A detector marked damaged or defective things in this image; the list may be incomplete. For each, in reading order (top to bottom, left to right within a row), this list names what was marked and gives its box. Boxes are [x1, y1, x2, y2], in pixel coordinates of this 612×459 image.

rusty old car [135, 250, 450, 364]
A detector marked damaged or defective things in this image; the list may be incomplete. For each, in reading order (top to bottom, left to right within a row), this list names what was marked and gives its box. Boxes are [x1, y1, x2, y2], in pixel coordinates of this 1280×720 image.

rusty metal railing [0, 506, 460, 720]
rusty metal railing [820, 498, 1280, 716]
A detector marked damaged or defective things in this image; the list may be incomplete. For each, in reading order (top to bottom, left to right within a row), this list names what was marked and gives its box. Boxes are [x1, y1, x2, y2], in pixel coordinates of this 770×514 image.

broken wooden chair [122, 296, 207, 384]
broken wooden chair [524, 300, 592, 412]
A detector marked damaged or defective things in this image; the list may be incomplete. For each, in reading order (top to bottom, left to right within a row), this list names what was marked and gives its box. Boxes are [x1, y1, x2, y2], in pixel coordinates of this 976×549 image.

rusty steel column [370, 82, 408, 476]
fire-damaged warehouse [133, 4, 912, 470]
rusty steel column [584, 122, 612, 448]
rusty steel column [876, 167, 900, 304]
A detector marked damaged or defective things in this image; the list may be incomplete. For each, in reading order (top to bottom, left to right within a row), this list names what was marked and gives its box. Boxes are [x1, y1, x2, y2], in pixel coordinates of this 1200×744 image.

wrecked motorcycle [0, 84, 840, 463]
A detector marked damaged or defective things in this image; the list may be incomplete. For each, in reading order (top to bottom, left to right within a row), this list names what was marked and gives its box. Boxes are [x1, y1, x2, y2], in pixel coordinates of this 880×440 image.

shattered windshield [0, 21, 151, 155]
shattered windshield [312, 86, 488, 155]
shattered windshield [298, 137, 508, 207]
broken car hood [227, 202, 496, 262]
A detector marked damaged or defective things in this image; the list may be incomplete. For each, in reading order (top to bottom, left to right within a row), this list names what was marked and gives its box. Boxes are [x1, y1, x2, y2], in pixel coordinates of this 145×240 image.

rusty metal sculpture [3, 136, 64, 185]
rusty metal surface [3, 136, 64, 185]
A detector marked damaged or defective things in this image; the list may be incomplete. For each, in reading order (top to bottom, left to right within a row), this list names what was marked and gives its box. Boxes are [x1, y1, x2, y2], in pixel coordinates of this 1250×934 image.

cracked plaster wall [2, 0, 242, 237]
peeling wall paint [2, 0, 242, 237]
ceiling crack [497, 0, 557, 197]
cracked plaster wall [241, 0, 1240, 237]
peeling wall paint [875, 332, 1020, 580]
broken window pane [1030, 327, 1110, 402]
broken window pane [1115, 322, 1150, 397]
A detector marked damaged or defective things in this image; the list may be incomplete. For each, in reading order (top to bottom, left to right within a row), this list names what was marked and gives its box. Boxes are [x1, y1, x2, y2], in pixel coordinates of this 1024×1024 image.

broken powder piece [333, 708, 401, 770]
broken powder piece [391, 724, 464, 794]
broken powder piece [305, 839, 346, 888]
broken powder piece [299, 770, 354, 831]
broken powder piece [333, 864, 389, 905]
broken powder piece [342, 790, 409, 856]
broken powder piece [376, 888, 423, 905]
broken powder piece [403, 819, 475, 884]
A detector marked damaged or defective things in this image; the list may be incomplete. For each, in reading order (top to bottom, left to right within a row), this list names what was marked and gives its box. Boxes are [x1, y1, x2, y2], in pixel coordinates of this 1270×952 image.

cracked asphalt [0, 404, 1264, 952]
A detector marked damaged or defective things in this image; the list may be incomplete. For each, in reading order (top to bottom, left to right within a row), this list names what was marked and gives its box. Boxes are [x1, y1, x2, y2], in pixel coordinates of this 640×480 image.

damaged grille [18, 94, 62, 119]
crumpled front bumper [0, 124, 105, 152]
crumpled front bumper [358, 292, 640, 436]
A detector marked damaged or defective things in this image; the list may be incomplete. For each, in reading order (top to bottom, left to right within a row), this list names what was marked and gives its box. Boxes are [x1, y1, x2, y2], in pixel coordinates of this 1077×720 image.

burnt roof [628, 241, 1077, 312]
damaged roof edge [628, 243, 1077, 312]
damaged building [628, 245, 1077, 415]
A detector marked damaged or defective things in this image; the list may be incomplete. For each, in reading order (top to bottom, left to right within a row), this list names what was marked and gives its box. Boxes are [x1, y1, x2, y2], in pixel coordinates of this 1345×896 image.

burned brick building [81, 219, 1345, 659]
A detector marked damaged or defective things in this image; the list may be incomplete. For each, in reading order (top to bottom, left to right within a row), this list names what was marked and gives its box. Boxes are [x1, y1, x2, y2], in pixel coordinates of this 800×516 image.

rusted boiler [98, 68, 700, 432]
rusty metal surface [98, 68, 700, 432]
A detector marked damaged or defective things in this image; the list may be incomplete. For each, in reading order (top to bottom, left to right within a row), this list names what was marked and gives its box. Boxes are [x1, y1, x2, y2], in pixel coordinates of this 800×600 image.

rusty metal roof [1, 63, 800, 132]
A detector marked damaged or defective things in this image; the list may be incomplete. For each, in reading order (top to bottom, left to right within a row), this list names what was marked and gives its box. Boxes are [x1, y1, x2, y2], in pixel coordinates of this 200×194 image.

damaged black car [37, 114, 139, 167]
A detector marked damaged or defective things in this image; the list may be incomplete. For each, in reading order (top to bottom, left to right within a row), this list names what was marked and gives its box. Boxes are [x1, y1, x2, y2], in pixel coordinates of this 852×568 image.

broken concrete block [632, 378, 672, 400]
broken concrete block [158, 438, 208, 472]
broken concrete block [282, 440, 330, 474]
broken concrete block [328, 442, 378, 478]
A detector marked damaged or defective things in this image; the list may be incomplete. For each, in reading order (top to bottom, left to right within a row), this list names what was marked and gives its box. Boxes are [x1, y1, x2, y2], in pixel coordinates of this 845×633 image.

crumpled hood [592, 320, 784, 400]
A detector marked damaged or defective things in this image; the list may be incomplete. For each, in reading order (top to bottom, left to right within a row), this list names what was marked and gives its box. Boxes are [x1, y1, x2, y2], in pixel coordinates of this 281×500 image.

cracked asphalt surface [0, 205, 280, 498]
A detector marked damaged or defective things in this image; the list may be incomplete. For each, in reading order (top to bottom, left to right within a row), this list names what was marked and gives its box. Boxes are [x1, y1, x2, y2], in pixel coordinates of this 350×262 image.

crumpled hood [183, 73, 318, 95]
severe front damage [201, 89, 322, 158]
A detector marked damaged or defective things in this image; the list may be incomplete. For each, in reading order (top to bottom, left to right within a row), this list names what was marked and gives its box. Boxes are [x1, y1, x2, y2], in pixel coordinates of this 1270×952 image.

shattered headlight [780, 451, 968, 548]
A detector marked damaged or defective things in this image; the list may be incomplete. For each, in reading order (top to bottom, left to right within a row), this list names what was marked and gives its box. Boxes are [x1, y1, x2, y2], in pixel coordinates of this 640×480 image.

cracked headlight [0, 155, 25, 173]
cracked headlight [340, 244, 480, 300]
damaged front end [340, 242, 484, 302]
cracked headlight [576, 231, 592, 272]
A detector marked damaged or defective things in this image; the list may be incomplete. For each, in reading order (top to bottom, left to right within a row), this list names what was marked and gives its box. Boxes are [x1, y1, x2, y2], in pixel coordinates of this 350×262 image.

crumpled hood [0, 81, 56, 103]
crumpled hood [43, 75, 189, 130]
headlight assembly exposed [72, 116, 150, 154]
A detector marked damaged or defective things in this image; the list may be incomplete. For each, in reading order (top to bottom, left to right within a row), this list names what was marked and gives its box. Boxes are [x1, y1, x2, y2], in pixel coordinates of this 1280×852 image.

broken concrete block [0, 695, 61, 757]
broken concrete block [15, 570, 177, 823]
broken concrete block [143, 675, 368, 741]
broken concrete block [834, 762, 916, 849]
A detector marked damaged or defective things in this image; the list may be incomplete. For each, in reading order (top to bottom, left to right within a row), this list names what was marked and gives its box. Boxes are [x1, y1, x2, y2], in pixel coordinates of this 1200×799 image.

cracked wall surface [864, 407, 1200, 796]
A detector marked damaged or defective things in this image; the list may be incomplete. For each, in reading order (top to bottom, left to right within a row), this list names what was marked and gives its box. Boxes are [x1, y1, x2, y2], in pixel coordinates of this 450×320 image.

**TASK PROMPT:**
Copy out the lines of the data above, unchanged, from the line containing "this 281×500 image." up to and including the line containing "cracked asphalt surface [0, 205, 280, 498]".

**SOLUTION:**
A detector marked damaged or defective things in this image; the list may be incomplete. For each, in reading order (top to bottom, left to right within a row), this list names what was marked and gives its box. Boxes are [x1, y1, x2, y2], in pixel coordinates of this 281×500 image.

cracked asphalt surface [0, 205, 280, 498]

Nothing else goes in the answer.